A five-year inquiry into how 30,000 people were infected with HIV and hepatitis after being given contaminated blood products to treat illnesses – with more than 3,000 dying – has concluded.

It revealed that the health service and Government led a “chilling” cover-up of the worst treatment disaster in NHS history with Rishi Sunak calling Monday a “day of shame” for the British state as he pledged comprehensive compensation.

Each of the victims has a story behind their struggle and here are five of them.

The Treloar schoolboy told he had just a few years to live: Gary Webster

When Gary Webster started boarding at Lord Mayor Treloar College in Hampshire, a school for children with physical disabilities, in 1975, life changed overnight.

After a childhood denied by haemophilia, he and his classmates were overjoyed with the newfound freedom a new miracle drug had given them.

Rather than spend hours waiting for cryoprecipitate, the previous treatment, to defrost, transfuse and take effect, whenever they had a bleed, day or night, they could simply get a dose of Factor VIII.

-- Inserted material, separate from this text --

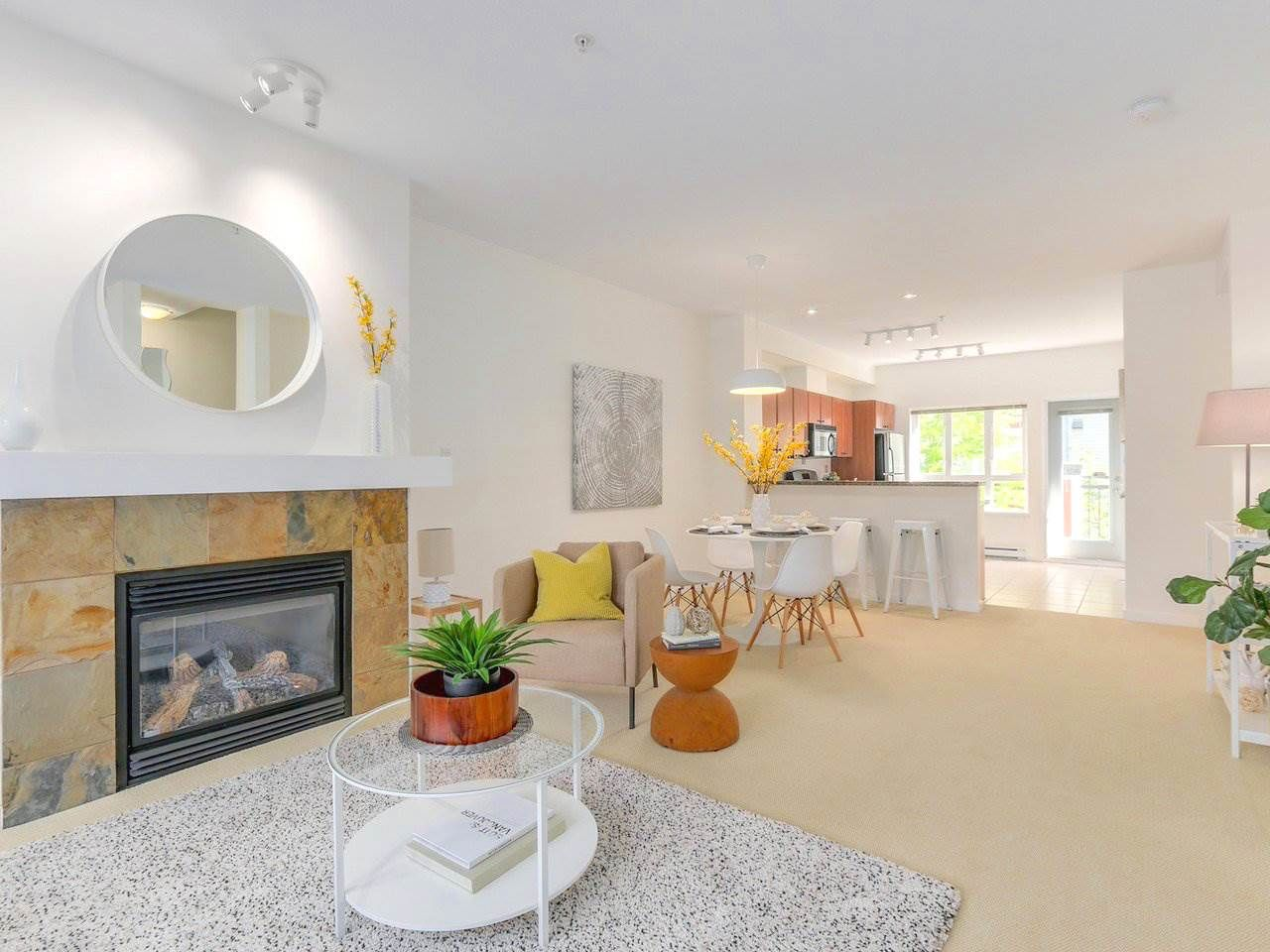 """Main Photo: 3206 E 54TH Avenue in Vancouver: Champlain Heights Townhouse for sale in """"CHAMPLAIN VILLAGE"""" (Vancouver East)  : MLS®# R2287459"""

However, there were soon signs that something was wrong as Gary and his friends would end up bedridden with serious illnesses and become among the first patients in the UK to test positive for HIV.

Gary had realised not all was well and questioned why he was being given the drug every other day, but was told it would prevent bleeding. However, a friend had rightly speculated: “I’m sure they’re bloody experimenting on us.”

Gary Webster
Mr Webster, seen here as a schoolboy, was among the first patients in the UK to test positive for HIV

In their final few months at the school, in springtime 1983, Gary and the friend, then 17, were abruptly called out of class.

“I’ve got something to tell you,” a doctor told them. Both the boys had signs of a newly emerging illness, Aids. “It is incurable and we cannot guarantee you will be alive in two to three years,” he said.

They were among the first people in Britain to be diagnosed with the life-threatening condition, a year before HIV was discovered and the link between Factor VIII and the illness was accepted by the government.

“We just couldn’t believe what he was saying,” Gary, 59, told The Telegraph. “We were shocked but we were young. We looked at each other and half smiled. Then we went back to class.”

Only 30 of 122 pupils treated for haemophilia at Treloar’s are still alive and Gary has grown accustomed to seeing school friends grow poorly, witnessing their decline at regular reunions, and paying his respects at the funerals that followed.

“It got too hard,” he says. “Every time you went to the reunions there were less and less people. The funerals were every year from the late Eighties into the Nineties.

“I had a big group of friends who were haemophiliacs – and [then] there weren’t that many of them any more.”

Gary is only alive today thanks to breakthroughs in antiviral treatments which he was given in 1996 and brought him back from the brink.

“It was pot luck that treatment came in when it did,” he said “Others got ill too early.”

The dental patient who caught Hepatitis C: Mike Dorricott

Mike Dorricott
Mike Dorricott as a schoolboy

Mike Dorricott was only 15 when a routine dental procedure in 1982 left him infected with hepatitis C which would eventually kill him.

A mild haemophiliac, he could have been treated with older medication and did not necessarily need the new “miracle” drug Factor VIII.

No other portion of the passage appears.